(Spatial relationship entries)
>> Begin

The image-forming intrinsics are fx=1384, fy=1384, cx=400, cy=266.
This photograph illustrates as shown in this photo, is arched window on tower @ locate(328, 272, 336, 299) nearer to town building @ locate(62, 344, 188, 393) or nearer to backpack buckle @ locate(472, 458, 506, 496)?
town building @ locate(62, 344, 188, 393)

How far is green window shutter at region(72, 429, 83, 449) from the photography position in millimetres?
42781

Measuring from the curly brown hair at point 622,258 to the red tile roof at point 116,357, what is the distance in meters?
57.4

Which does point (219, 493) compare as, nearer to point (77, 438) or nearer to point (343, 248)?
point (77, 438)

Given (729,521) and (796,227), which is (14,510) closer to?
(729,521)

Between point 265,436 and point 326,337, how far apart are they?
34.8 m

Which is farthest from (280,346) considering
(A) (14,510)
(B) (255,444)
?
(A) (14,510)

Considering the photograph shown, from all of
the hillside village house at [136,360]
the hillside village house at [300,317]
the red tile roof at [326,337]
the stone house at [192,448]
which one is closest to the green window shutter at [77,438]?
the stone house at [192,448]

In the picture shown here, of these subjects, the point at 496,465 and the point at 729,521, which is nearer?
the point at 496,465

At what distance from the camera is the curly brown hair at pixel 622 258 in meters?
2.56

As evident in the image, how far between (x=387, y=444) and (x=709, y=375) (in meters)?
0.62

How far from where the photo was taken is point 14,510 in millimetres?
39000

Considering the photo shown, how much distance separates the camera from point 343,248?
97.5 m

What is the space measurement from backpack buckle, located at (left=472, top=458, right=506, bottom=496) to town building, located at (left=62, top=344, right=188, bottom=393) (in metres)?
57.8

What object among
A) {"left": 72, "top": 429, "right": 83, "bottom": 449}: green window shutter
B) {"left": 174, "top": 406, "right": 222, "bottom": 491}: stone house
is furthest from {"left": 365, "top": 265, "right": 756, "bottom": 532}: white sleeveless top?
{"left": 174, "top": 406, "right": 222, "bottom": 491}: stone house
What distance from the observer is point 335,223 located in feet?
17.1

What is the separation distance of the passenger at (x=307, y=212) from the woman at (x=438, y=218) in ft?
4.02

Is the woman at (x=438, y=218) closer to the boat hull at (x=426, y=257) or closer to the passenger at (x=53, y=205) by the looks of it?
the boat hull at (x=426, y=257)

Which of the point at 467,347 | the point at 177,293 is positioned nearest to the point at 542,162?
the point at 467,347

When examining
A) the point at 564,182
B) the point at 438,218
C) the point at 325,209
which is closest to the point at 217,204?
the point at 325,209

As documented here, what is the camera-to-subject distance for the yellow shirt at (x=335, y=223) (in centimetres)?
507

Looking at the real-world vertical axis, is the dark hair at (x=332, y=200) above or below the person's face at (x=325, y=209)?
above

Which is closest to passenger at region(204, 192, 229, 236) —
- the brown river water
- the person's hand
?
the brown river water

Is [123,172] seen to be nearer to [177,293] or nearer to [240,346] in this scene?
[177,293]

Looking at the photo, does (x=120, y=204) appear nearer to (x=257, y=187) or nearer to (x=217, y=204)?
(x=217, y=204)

>> End

● **REQUIREMENTS**: Please write out the entries again, changing "millimetres" to "millimeters" wherever it occurs and leaving everything else as it is.

● **RESULT**:
The image-forming intrinsics are fx=1384, fy=1384, cx=400, cy=266.
This photograph illustrates as shown in this photo, is arched window on tower @ locate(328, 272, 336, 299) nearer to town building @ locate(62, 344, 188, 393) or nearer to backpack buckle @ locate(472, 458, 506, 496)?
town building @ locate(62, 344, 188, 393)

How far is green window shutter at region(72, 429, 83, 449) from the photography position in millimeters?
42781

Measuring from the curly brown hair at point 622,258 to the red tile roof at point 116,357, what is the distance in meters?
57.4

Which does point (219, 493) compare as, nearer to point (77, 438) or nearer to point (343, 248)?
point (77, 438)

Given (729,521) and (796,227), which is (14,510) closer to?
(729,521)

Between point 265,436 and point 326,337, how far apart are they?
34.8 m

Which is farthest from (280,346) considering
(A) (14,510)
(B) (255,444)
?
(A) (14,510)

Considering the photograph shown, from all of
the hillside village house at [136,360]
the hillside village house at [300,317]
the red tile roof at [326,337]
the stone house at [192,448]
which one is closest to the green window shutter at [77,438]?
the stone house at [192,448]

In the picture shown here, of these subjects, the point at 496,465 and the point at 729,521, which is nearer?
the point at 496,465

At what distance from the camera is the curly brown hair at pixel 622 258 in meters?
2.56

As evident in the image, how far between (x=387, y=444) and (x=709, y=375) (in meters)?
0.62

How far from where the photo was taken is point 14,510 in millimeters?
39000

Considering the photo shown, how much distance separates the camera from point 343,248?
97.5 m

What is the space measurement from backpack buckle, located at (left=472, top=458, right=506, bottom=496) to town building, located at (left=62, top=344, right=188, bottom=393) (in metres)?
57.8

What object among
A) {"left": 72, "top": 429, "right": 83, "bottom": 449}: green window shutter
B) {"left": 174, "top": 406, "right": 222, "bottom": 491}: stone house
is furthest from {"left": 365, "top": 265, "right": 756, "bottom": 532}: white sleeveless top?
{"left": 174, "top": 406, "right": 222, "bottom": 491}: stone house
What distance from the observer is point 335,223 located in feet?
17.1

What is the separation distance of the passenger at (x=307, y=212) from the woman at (x=438, y=218) in ft?
4.02

Is the woman at (x=438, y=218) closer to the boat hull at (x=426, y=257) or closer to the passenger at (x=53, y=205) by the looks of it?
the boat hull at (x=426, y=257)

Which of the point at 467,347 | the point at 177,293 is positioned nearest to the point at 542,162?
the point at 467,347

When examining
A) the point at 564,182
B) the point at 438,218
C) the point at 325,209
which is closest to the point at 217,204?
the point at 325,209

As documented here, what is the camera-to-subject distance for the yellow shirt at (x=335, y=223) (in centimetres)?
507

Looking at the real-world vertical axis, is the dark hair at (x=332, y=200) above or below the person's face at (x=325, y=209)?
above

Which is closest to passenger at region(204, 192, 229, 236) —
- the brown river water
- the person's hand
?
the brown river water

Is [123,172] seen to be nearer to [177,293] or nearer to [240,346] in this scene?
[177,293]

Looking at the photo, does (x=120, y=204) appear nearer to (x=257, y=187) or nearer to (x=217, y=204)?
(x=217, y=204)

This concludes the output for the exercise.